**Input records:**
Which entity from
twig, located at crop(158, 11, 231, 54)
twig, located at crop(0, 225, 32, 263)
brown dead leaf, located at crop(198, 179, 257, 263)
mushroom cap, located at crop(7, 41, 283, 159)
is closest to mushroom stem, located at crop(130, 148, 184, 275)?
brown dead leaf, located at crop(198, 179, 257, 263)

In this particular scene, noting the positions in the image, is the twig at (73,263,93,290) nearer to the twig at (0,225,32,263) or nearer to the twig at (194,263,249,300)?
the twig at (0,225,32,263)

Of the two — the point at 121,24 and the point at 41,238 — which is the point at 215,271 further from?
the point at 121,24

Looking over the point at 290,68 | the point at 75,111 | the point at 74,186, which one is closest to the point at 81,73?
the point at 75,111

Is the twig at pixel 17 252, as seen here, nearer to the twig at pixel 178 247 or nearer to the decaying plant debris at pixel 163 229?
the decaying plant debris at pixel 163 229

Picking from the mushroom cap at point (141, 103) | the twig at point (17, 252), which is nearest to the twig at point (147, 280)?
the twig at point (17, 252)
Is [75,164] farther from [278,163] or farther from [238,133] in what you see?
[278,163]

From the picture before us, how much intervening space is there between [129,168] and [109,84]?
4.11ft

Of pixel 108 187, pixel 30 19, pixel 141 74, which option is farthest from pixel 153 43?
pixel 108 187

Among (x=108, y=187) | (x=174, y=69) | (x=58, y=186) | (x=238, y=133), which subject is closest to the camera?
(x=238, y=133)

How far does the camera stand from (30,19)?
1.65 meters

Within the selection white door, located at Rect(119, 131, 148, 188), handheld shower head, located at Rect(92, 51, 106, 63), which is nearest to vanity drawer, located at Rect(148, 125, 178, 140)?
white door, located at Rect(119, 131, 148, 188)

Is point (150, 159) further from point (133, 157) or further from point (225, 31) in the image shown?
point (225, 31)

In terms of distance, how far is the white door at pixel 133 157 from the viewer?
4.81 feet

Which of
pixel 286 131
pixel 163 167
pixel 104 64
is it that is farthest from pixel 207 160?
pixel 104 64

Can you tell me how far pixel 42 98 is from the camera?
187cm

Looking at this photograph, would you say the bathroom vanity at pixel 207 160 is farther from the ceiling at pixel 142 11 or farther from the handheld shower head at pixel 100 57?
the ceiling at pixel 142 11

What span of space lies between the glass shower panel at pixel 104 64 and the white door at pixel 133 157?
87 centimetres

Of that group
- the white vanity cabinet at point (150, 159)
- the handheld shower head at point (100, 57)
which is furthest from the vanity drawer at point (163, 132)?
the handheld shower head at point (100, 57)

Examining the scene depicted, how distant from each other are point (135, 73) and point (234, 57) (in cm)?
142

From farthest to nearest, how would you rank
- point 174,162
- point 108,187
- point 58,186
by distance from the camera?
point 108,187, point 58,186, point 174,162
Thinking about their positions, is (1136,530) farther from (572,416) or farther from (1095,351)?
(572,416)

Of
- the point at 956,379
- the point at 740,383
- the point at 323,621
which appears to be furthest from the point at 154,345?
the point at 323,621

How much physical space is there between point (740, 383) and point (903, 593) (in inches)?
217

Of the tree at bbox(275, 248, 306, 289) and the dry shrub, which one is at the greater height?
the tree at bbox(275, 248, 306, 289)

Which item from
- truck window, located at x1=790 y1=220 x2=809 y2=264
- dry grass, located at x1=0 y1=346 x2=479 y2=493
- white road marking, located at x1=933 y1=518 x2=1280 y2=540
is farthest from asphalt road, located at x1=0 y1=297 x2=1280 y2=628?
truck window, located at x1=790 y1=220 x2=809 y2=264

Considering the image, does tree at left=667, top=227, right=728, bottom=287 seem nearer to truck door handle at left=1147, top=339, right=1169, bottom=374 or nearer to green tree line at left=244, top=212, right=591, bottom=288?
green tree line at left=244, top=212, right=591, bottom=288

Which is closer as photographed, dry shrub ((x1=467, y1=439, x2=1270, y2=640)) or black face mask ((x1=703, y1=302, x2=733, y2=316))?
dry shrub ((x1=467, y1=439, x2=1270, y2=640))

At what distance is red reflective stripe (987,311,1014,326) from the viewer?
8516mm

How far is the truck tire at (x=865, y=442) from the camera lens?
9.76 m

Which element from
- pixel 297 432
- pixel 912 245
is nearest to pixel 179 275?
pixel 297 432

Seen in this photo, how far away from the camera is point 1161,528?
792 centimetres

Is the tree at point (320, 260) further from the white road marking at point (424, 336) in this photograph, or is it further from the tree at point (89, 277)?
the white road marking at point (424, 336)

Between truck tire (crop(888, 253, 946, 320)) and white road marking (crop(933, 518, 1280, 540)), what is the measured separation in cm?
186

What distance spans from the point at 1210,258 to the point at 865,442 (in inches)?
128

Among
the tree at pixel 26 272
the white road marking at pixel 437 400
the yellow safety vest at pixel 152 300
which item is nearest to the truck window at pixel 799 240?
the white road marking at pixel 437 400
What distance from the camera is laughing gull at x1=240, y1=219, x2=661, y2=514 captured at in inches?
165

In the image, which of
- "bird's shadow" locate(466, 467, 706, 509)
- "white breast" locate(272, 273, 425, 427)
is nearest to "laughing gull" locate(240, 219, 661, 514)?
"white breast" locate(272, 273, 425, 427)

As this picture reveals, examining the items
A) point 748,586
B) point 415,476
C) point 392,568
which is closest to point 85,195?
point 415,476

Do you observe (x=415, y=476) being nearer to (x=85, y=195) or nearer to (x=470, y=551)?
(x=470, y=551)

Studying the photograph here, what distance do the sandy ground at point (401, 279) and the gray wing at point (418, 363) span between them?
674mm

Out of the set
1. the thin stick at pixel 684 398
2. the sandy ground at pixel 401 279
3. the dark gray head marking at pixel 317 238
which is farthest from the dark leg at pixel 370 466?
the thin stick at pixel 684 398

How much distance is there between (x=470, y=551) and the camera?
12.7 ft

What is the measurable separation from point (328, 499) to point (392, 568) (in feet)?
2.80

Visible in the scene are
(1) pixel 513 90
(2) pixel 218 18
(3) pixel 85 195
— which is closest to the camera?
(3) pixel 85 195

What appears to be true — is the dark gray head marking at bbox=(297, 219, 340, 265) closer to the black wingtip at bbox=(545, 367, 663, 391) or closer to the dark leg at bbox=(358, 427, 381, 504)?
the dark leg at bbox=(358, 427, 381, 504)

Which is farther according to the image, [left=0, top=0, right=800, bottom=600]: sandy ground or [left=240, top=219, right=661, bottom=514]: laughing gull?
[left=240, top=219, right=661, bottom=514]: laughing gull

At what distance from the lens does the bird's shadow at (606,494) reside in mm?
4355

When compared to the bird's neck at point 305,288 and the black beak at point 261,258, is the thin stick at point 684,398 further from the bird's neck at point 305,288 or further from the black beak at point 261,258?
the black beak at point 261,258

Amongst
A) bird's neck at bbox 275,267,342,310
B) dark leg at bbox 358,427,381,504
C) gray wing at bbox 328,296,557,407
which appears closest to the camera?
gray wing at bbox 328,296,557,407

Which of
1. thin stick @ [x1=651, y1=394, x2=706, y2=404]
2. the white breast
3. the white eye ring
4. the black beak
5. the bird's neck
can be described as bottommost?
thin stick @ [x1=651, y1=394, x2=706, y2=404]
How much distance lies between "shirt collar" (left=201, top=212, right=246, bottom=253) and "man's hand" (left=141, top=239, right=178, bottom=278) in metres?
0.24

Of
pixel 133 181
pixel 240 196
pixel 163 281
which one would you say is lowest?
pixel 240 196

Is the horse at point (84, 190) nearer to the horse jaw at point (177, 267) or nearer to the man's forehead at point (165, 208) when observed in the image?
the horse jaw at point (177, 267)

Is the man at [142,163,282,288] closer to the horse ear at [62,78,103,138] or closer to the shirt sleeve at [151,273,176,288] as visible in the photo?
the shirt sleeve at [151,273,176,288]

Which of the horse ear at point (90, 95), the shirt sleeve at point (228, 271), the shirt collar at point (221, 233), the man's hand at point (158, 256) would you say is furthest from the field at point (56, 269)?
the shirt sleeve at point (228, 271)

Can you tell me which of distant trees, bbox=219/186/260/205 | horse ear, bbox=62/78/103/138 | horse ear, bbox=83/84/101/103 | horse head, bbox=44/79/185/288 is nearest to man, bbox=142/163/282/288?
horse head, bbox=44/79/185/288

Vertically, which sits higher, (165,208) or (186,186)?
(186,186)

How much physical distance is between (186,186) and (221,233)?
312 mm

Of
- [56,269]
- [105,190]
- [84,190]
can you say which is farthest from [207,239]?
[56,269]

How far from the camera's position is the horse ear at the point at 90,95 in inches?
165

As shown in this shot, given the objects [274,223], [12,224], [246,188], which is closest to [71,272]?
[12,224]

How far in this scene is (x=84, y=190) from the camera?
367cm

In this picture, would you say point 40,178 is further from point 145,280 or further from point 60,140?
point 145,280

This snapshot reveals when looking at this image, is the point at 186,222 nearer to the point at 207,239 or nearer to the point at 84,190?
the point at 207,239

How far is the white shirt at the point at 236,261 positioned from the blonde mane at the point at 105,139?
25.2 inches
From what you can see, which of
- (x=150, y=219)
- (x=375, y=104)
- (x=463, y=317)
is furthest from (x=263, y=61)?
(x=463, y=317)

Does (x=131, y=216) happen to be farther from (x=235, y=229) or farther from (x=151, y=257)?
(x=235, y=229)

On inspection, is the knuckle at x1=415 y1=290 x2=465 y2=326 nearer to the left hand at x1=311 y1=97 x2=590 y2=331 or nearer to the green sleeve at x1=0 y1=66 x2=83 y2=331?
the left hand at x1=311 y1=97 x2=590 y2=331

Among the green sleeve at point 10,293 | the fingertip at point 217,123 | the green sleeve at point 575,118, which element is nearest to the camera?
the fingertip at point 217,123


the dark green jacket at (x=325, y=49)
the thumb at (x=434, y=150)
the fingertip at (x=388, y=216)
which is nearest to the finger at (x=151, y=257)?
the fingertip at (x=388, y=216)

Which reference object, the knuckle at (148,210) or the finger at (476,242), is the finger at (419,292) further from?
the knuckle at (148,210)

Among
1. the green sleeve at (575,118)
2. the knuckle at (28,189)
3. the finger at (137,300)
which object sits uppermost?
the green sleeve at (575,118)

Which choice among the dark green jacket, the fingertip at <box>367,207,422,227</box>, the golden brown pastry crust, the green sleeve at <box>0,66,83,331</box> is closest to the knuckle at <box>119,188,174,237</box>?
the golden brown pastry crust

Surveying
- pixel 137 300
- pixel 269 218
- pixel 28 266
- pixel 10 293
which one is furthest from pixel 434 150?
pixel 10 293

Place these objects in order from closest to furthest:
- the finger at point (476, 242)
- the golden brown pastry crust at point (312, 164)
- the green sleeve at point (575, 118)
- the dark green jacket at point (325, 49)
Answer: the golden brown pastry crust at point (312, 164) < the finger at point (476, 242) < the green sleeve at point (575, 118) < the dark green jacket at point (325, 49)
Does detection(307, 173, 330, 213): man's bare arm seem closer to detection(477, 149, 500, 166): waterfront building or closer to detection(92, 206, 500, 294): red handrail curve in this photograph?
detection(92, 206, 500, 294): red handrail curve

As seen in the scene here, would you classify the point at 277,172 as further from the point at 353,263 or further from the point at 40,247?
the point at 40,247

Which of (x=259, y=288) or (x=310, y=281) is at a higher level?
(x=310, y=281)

**Task instructions:** Give every line of the records above, from the one containing "Looking at this photograph, would" down to the one containing "87 centimetres", as a JSON list of strings with one string per line and no blank lines.

**Answer below:**
[
  "Looking at this photograph, would you say the bathroom vanity at pixel 207 160 is farther from the ceiling at pixel 142 11 or farther from the handheld shower head at pixel 100 57?",
  "the ceiling at pixel 142 11",
  "What span of space lies between the glass shower panel at pixel 104 64 and the white door at pixel 133 157?",
  "87 centimetres"
]